Stored data
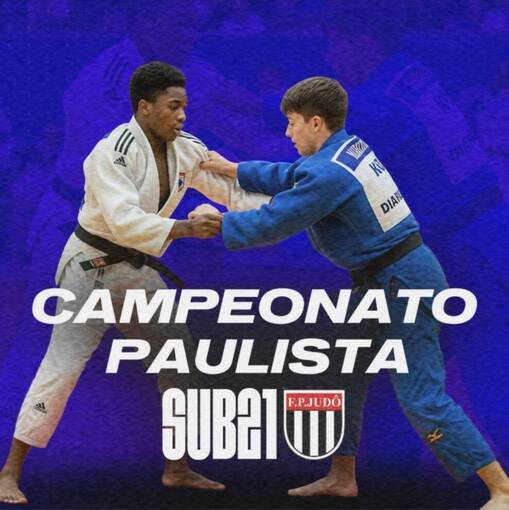 Event cover CAMPEONATO PAULISTA SUB 21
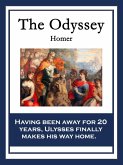 The Odyssey (eBook, ePUB)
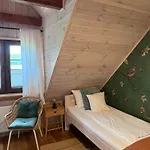 Wypoczynek Pod Lipami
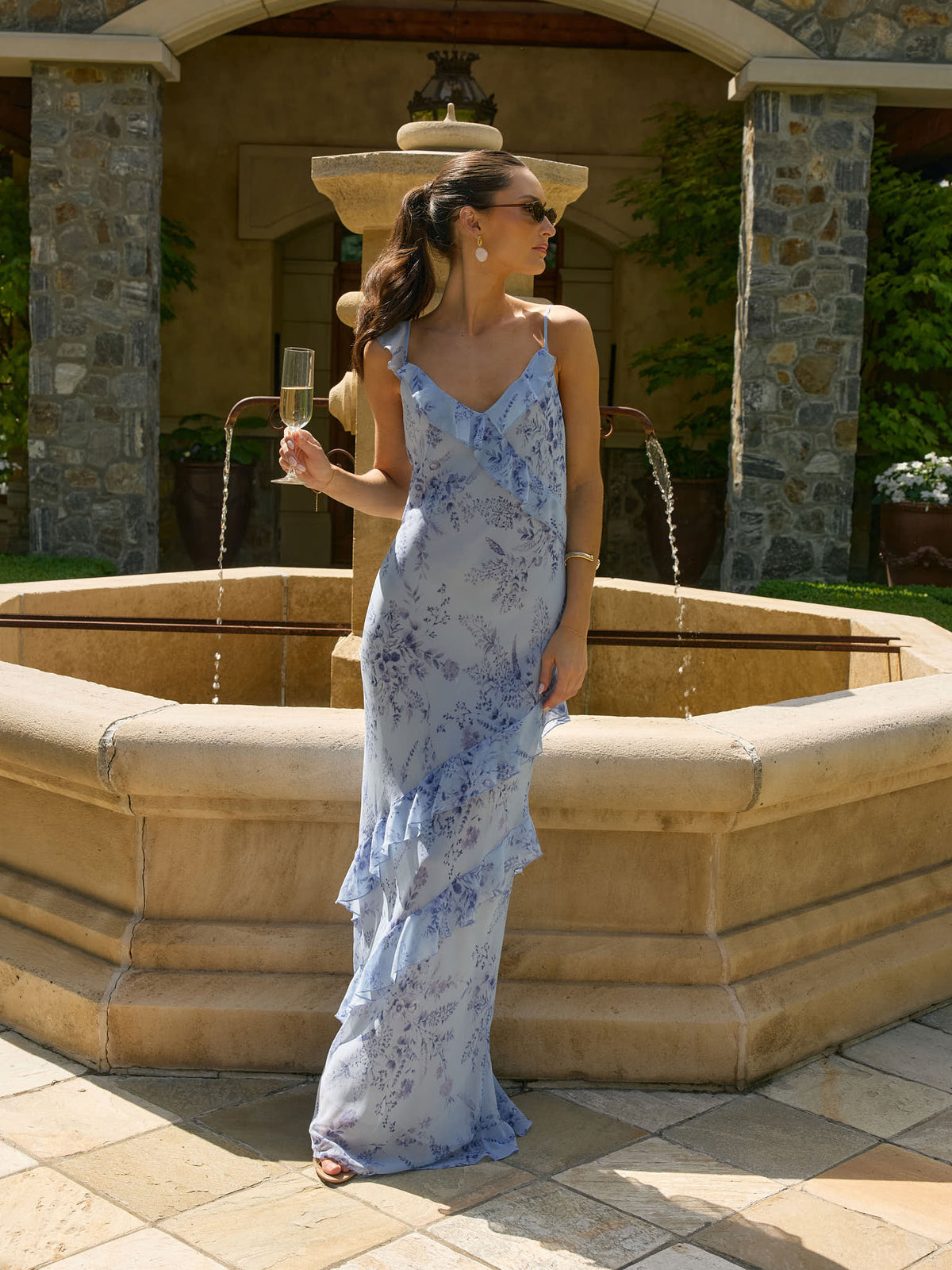 Majorca Dress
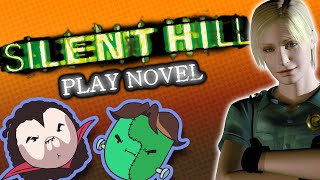 Silent Hill Play Novel  Game Grumps [upl. by Evelc160]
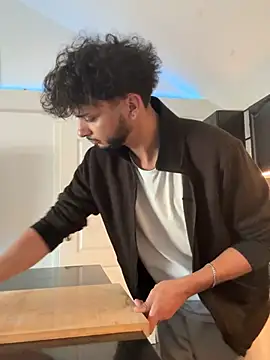 Gipsyboysteve webcam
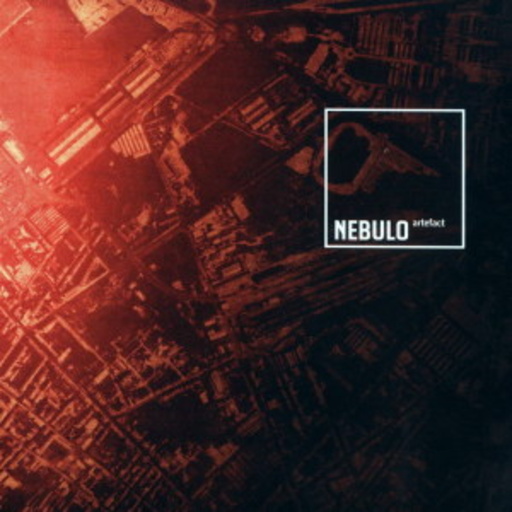 Nebulo – Artefact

■ Prompt ■
Here the records must be restated exactly, minus any images.

■ Solution to the problem ■
 Event cover CAMPEONATO PAULISTA SUB 21
 The Odyssey (eBook, ePUB)
 Wypoczynek Pod Lipami
 Majorca Dress
 Silent Hill Play Novel  Game Grumps [upl. by Evelc160]
 Gipsyboysteve webcam
 Nebulo – Artefact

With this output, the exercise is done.